#### REQUEST:
Leave out the pictures, then reproduce the rest of the material exactly.

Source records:
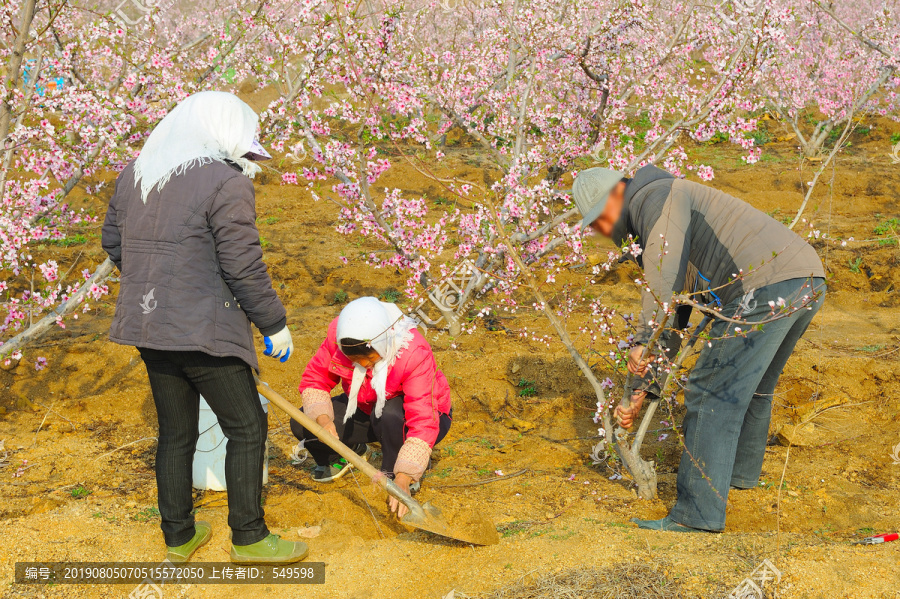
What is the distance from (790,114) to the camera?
513 inches

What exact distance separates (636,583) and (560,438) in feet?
6.81

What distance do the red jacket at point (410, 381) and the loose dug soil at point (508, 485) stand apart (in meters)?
0.44

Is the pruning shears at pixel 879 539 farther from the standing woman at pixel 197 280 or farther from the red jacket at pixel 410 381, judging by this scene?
the standing woman at pixel 197 280

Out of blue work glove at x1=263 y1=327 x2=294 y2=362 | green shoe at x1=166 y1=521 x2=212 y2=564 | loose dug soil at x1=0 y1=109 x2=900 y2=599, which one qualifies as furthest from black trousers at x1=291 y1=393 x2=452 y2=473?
blue work glove at x1=263 y1=327 x2=294 y2=362

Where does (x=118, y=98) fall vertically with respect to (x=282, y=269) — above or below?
above

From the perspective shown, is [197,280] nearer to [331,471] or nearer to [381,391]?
[381,391]

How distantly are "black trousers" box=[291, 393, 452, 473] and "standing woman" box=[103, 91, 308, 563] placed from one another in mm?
965

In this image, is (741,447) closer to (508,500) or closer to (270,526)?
(508,500)

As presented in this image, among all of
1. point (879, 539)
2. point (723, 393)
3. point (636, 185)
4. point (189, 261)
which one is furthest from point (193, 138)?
point (879, 539)

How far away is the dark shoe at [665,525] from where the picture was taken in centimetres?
314

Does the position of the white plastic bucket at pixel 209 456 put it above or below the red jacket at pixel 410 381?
below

#### EXERCISE ANSWER:
What is the distance from (790,114) to the camera?
513 inches

What exact distance separates (636,583) and (560,438) in feet?
6.81

What distance do the red jacket at point (410, 381) and the loose dug soil at point (508, 485) stand apart (in meters)?
0.44

Is the pruning shears at pixel 879 539 farther from the standing woman at pixel 197 280 or farther from the red jacket at pixel 410 381, judging by this scene?
the standing woman at pixel 197 280

Out of blue work glove at x1=263 y1=327 x2=294 y2=362 | green shoe at x1=166 y1=521 x2=212 y2=564 | loose dug soil at x1=0 y1=109 x2=900 y2=599, which one qualifies as furthest from black trousers at x1=291 y1=393 x2=452 y2=473?
blue work glove at x1=263 y1=327 x2=294 y2=362

Where does (x=118, y=98) fall vertically with respect to (x=282, y=269) — above or below?
above

From the perspective shown, is [197,280] nearer to [331,471] or nearer to [381,391]?
[381,391]

How distantly are "black trousers" box=[291, 393, 452, 473] and "standing woman" box=[103, 91, 308, 563] placed from one another in mm?
965

In this image, is (741,447) closer to (508,500) or closer to (270,526)?
(508,500)

As presented in this image, among all of
1. point (879, 539)
2. point (723, 393)
3. point (636, 185)
4. point (189, 261)
which one is furthest from point (193, 138)?
point (879, 539)

How far away is the dark shoe at [665,525] from where the picture was taken in centimetres?
314

Does the position of the white plastic bucket at pixel 209 456 put it above or below the red jacket at pixel 410 381?
below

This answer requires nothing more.